__Exercise prompt__:
Return, unchanged, the lines that start with the one containing "Between blue trouser" and run through the final line, both included.

__Records provided__:
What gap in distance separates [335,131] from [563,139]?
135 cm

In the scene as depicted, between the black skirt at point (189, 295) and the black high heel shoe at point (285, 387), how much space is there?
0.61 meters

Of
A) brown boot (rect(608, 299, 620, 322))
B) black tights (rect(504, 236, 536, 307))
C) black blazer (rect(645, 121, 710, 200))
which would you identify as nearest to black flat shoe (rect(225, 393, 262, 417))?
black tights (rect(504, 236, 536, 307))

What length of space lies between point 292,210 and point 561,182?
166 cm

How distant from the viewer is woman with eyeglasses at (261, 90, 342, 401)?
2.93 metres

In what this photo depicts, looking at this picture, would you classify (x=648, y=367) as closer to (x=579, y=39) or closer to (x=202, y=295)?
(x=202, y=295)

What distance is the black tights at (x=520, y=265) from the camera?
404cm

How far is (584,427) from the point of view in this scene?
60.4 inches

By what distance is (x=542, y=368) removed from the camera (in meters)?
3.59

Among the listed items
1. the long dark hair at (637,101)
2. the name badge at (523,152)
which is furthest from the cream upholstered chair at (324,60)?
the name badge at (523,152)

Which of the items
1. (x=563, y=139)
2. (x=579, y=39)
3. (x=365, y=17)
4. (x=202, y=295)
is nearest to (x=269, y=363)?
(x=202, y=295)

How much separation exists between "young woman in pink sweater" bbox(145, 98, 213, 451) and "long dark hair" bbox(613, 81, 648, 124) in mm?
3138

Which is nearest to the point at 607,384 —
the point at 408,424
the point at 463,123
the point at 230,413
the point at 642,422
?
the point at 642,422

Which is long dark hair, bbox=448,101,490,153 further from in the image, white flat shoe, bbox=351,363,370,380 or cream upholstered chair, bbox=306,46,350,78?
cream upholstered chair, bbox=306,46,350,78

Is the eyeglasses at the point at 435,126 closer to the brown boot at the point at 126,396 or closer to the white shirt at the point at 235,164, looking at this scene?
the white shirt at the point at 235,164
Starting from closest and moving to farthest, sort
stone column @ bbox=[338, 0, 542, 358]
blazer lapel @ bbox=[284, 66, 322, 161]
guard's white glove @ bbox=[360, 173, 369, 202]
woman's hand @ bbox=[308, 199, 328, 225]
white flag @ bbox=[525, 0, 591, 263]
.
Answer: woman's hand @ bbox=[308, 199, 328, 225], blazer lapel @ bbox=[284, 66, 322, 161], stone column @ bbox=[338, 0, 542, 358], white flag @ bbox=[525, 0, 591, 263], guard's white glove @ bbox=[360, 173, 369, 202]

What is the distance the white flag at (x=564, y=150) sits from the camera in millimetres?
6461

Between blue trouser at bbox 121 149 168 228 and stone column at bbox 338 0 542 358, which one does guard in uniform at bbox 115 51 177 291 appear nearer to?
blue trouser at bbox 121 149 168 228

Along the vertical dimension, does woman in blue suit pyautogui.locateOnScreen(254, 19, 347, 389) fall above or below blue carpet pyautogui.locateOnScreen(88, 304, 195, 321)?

__Solution for this exercise__:
Between blue trouser at bbox 121 149 168 228 and stone column at bbox 338 0 542 358, which one does guard in uniform at bbox 115 51 177 291 appear nearer to?
blue trouser at bbox 121 149 168 228

Along the vertical dimension, does woman in blue suit pyautogui.locateOnScreen(254, 19, 347, 389) fall above or below blue carpet pyautogui.locateOnScreen(88, 304, 195, 321)?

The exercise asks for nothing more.